**Exercise task**
Reproduce, word for word, the section of the article about the Brea police shooting from "Neel claimed Collender" to "the suspect over.".
[Begin Text block]
[UPDATED with DA Report:] Brea Cop Cleared in Fatal Shooting of Julian "Jules" Collender
"Accordingly, the OCDA is closing its inquiry into this incident."
The letter addressed to Brea Police Chief Jack Conklin and signed by Senior Deputy DA Ebrahim Baytieh of the Homicide UnitYou can read here.
Baytieh claims OCDA investigators interviewed 37 people, including Neel, about the shooting of Collender in front of his family home on Avenida de Marcia in Yorba Linda. The DA's letter includes the most detailed description of what supposedly happened that night.
The "background" for the incident includes disclosures that 25-year-old Collender was addicted to Oxycontin, that he did not have a job to pay for the drug, but he did have a Beretta 9mm semi-automatic handgun purchased a month before his last day on Earth.
The letter says Collender and 21-year-old Adela McCormick drove up to the EZ Take Out burger joint on La Palma Avenue in Yorba Linda in a red Nissan Sentra after 5 p.m. on June 29, 2010. They then got into the back seat of a truck that belonged to 18-year-old driver Chris C. and included passengers Michael F., 19, and Brianna M., 18. Everyone knew one another from Esperanza High School.
Collender is reported to have pointed his Beretta at all three friends, including the head of Chris C., and demanded that the driver give him Oxycontin and everyone give him personal property. Collender and McCormick, who later pleaded guilty to armed robbery and signed a statement admitting Collender's role in the crime, drove off in the Nissan after the robbery.
Chris C. called Brea Police, which patrols Yorba Linda, about the robbery around 9:30 p.m. Detective Michael Johnson told Chris C. to come with Michael F. and Brianna M. to the police station to give statements. They provided Collender's name, car description, license plate number, type of gun used and the fact that the robber demanded $1,000 from Chris C.'s family. Chris C. and Brianna M. also picked out Collender's mugshot from a photo lineup.
Brea Police Officer Richard Salcido drove in a marked unit to Collender's home just before 11:30 p.m., when he spotted the red Nissan in the driveway. He was not sure if anyone was home. Meanwhile, Johnson called his partner Neel, who was preparing to go to bed, to come watch Collender's home while Johnson obtained a search warrant. Johnson is said to have told Neel there was probable cause to arrest Collender should he try to flee.
In his interview with the OCDA two days after killing Collender, Neel said he arrived in front of the home on Avenida de Marcia, parking his unmarked car in such a way to have a view of the home and the Nissan. Neel's rear windows were tinted, so he reclined his seat so not to be seen, resting his service weapon in his lap because he's been informed about the suspect's black semi-automatic.
Neel claimed Collender exited his home "like someone running out of burning house," getting into the driver's seat but leaving the door open, which also illuminated him due to the overhead dome light. The detective claims Collender moved between the front driver and passenger seats, reached for something in the rear-seat area, closed the door and put the Nissan in reverse. Neel says he radioed that Collender was driving away in hopes that Salcido would pull the suspect over.
[End Text block]
[Begin Source material]
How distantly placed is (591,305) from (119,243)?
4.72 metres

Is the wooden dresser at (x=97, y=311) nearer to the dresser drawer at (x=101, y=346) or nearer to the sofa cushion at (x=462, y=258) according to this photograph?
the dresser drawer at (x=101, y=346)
[End Source material]
**Exercise output**
Neel claimed Collender exited his home "like someone running out of burning house," getting into the driver's seat but leaving the door open, which also illuminated him due to the overhead dome light. The detective claims Collender moved between the front driver and passenger seats, reached for something in the rear-seat area, closed the door and put the Nissan in reverse. Neel says he radioed that Collender was driving away in hopes that Salcido would pull the suspect over.